(Saved entries)
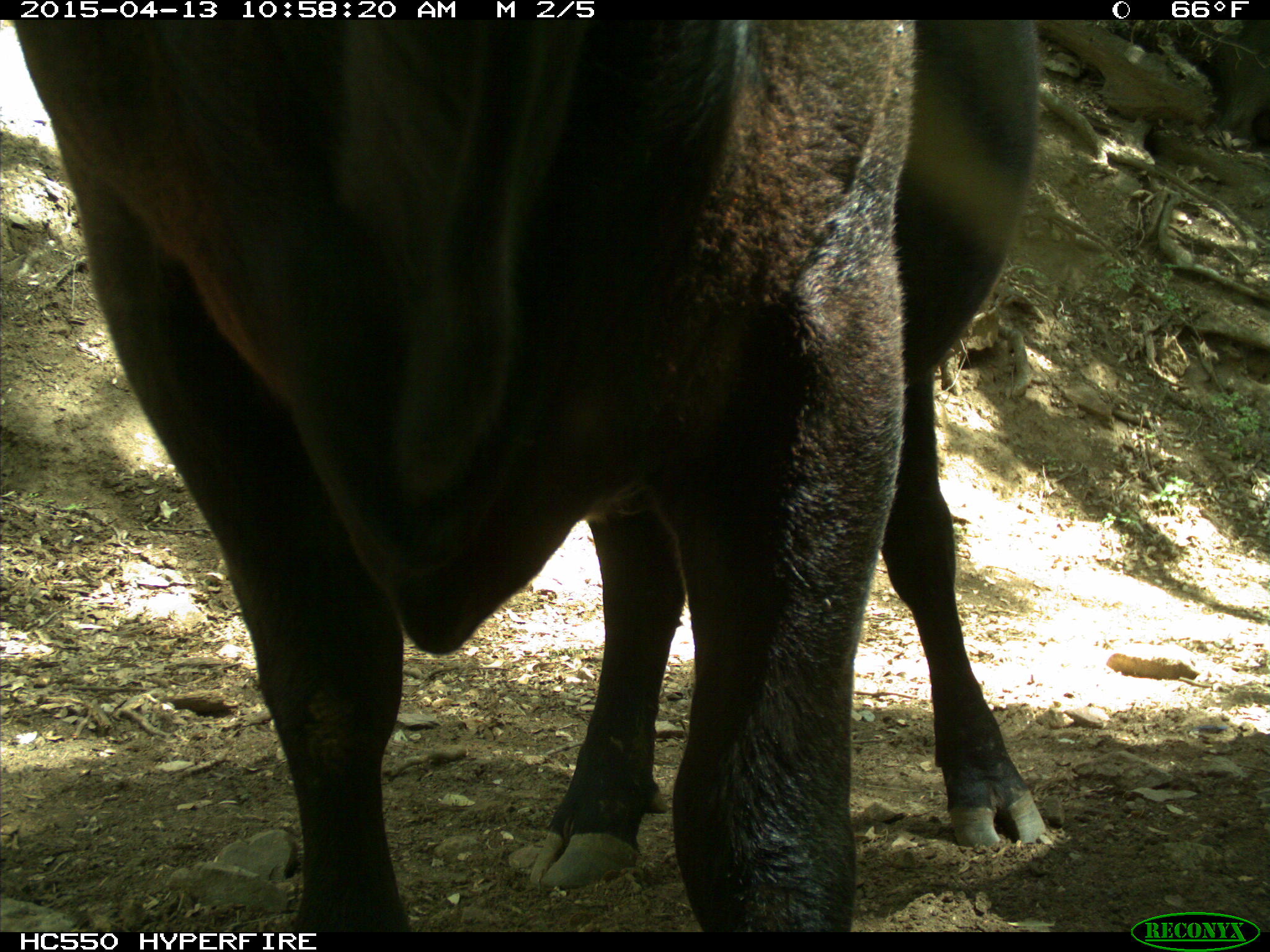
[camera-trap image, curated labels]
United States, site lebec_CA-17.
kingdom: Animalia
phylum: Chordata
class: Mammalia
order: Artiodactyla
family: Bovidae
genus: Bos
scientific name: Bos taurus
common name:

### [TASK PROMPT]
Leave out the pictures, then copy all the remaining text in the records exactly.

### [OUTPUT FOR THIS EXERCISE]
[camera-trap image, curated labels]
United States, site lebec_CA-17.
kingdom: Animalia
phylum: Chordata
class: Mammalia
order: Artiodactyla
family: Bovidae
genus: Bos
scientific name: Bos taurus
common name:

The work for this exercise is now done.